Fashioning futures

Uncertainty and young women’s livelihoods in urban Nigeria

Project lead: Juliet Gilbert

Fashioning Futures examines the future-making strategies of single young women as they attempt to grow up into respectable adults in Calabar, southeastern Nigeria. Drawing on 18 months of ethnographic fieldwork, I chart young women’s daily lives across various social spaces of a relatively small city. The city is shaped by Pentecostalism and patriarchal conservatism as well as the fakery, illusion and other uncertainties that have come to characterise Nigeria in recent decades. I show how young women’s ultimate aspiration of receiving a favourable marriage proposition requires them to constantly work on themselves as singletons to fashion themselves as cosmopolitan, socially mobile, stylish and spiritually wealthy young women. But that, often-times, successfully cultivating this image of feminine respectability necessitates them to engage in activities that could tarnish their reputations. Navigating social spaces such as their fathers’ houses, churches, the city’s busy streets, mobile phone communication, sewing shops and beauty parlours, young women – ever under the watchful eyes of others in and beyond the city – must deftly manage their appearances if they are to realise the futures that they believe God has planned for them.

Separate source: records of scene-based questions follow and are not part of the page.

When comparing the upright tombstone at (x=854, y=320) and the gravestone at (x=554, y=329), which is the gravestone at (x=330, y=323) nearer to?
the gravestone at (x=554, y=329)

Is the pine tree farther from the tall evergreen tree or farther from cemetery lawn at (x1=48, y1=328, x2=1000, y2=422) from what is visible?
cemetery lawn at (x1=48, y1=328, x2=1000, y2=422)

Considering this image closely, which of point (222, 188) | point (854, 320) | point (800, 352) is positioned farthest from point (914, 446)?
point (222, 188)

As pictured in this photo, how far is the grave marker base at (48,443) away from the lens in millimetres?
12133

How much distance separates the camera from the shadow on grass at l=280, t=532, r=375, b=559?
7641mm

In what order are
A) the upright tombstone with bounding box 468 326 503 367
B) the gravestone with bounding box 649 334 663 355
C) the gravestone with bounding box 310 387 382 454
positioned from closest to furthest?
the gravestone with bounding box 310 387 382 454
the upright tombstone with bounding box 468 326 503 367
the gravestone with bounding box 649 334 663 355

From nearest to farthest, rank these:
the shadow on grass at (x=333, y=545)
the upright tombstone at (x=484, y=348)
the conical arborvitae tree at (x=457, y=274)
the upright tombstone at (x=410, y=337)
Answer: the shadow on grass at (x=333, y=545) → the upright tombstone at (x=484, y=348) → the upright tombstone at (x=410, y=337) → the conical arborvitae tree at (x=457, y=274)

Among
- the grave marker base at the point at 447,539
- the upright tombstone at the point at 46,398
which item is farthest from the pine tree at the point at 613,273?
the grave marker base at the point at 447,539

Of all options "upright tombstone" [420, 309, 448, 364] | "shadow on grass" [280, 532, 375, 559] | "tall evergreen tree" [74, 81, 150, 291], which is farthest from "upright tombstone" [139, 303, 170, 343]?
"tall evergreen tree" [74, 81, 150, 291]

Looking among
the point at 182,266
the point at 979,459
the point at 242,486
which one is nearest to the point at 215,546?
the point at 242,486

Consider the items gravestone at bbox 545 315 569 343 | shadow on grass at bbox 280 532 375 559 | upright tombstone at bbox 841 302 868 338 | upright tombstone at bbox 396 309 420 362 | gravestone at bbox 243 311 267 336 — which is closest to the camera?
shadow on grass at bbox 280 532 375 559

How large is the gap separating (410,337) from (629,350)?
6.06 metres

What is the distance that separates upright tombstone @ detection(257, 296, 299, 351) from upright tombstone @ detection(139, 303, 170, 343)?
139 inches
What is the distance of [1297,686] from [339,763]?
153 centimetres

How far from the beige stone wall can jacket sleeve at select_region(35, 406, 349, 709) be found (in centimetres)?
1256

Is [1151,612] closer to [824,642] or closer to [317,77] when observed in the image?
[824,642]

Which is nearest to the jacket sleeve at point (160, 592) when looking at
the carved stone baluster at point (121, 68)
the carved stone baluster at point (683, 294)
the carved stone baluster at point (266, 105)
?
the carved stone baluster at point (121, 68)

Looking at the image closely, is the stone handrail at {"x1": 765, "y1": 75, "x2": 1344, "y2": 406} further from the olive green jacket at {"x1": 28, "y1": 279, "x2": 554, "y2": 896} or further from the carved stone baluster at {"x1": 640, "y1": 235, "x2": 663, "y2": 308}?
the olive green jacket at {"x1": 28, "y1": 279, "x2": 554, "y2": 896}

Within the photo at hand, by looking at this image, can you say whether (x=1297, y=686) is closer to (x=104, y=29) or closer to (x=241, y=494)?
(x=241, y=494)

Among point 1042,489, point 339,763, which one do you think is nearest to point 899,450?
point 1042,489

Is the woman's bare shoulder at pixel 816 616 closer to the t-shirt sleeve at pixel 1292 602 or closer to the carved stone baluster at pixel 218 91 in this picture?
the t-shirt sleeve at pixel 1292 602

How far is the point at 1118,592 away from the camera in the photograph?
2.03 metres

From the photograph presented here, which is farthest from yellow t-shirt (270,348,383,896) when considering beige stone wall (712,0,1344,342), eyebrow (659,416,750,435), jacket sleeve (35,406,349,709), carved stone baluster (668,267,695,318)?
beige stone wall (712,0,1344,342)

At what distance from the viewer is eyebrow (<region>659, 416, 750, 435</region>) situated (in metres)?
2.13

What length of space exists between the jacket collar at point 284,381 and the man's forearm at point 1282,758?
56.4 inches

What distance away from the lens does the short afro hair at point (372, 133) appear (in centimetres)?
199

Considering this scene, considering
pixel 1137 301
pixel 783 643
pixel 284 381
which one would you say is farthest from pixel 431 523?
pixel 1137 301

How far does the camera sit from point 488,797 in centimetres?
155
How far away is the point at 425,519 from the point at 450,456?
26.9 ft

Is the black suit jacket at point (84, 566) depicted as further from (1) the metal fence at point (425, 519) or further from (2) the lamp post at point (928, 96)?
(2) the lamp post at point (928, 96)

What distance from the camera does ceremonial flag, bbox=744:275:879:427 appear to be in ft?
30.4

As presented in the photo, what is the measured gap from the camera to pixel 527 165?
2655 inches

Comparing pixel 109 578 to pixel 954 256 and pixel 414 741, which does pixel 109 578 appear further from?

Fashioning Futures makes a much-needed intervention in the masculine-dominated studies of youth in Africa by shedding light on the actions and aspirations of young women, a largely over-looked social group. Doing so, it complicates our understanding of youthhood, both as a time of experience and as an analytical category. For young women, the time of youth is not one of rupture but one of contingency in that this group’s much hoped-for futures depend on how well they manage their reputations as singletons.

Crucially, this quest for feminine respectability is not only hampered by the uncertainties of life in urban Nigeria. Some uncertainties, such as illusion, fakery and fraud, can also be a resource for young women to cultivate the success that could lead to a favourable marriage proposition. I show how young women not only grow up amid uncertainty but must also actively engage with it in order to grow up. Fashioning Futures illuminates how young women actively contribute to the inconsistencies of life in urban Nigeria with their own feminized versions of uncertainty.